Copy the stretch of the data below from the line containing "Overall, would you" through the line containing "which is nearest to [160,275]?", both included, without changing anything.

### Data listing
┄┄┄┄┄┄

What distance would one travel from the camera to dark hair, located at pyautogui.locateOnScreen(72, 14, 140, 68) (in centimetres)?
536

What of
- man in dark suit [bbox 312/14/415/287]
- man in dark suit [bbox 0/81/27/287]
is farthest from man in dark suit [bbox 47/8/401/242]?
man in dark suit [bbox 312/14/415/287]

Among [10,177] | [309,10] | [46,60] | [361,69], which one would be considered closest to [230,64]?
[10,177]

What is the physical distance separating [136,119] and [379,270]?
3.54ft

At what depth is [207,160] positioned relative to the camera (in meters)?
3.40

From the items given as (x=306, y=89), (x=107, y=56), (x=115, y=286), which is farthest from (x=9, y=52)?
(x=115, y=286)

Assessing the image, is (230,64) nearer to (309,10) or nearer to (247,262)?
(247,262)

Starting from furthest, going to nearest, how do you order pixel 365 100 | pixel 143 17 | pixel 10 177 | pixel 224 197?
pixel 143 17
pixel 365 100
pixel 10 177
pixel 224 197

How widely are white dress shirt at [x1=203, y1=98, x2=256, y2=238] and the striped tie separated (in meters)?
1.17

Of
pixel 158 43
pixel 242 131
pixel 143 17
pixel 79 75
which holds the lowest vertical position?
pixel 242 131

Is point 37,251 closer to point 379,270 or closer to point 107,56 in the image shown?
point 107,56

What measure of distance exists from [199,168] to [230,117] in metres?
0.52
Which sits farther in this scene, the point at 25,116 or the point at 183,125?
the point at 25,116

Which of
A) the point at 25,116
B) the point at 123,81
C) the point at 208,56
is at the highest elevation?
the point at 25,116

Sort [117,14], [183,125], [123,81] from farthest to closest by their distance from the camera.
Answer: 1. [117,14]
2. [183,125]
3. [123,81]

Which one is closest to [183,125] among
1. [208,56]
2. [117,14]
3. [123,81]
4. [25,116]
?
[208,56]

┄┄┄┄┄┄

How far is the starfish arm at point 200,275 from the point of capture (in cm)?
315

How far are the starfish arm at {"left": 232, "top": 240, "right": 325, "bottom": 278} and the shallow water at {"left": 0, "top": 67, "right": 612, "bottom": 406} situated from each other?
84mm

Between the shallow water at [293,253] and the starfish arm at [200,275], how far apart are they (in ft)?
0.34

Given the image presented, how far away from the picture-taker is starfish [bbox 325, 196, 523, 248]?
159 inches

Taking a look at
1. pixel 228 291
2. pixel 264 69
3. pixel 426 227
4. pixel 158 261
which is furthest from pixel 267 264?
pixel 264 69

┄┄┄┄┄┄

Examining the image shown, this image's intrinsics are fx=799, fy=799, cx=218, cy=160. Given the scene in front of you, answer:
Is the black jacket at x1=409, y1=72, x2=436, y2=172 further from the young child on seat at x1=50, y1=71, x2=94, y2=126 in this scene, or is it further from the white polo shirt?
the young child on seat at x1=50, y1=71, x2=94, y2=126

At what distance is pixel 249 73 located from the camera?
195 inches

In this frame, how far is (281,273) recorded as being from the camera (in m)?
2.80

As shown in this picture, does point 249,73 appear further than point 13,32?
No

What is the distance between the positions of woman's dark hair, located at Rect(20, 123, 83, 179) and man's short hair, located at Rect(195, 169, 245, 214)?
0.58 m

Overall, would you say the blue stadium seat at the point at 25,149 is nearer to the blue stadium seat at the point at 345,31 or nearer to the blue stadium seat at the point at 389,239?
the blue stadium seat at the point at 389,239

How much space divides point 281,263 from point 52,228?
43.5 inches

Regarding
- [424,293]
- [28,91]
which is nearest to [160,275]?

┄┄┄┄┄┄

### OUTPUT OF THE EXERCISE
Overall, would you say the blue stadium seat at the point at 25,149 is nearer to the blue stadium seat at the point at 345,31 or nearer to the blue stadium seat at the point at 389,239?
the blue stadium seat at the point at 389,239

How much space divides point 281,263 from point 52,228?
43.5 inches

Regarding
- [424,293]
- [28,91]
which is nearest to [160,275]?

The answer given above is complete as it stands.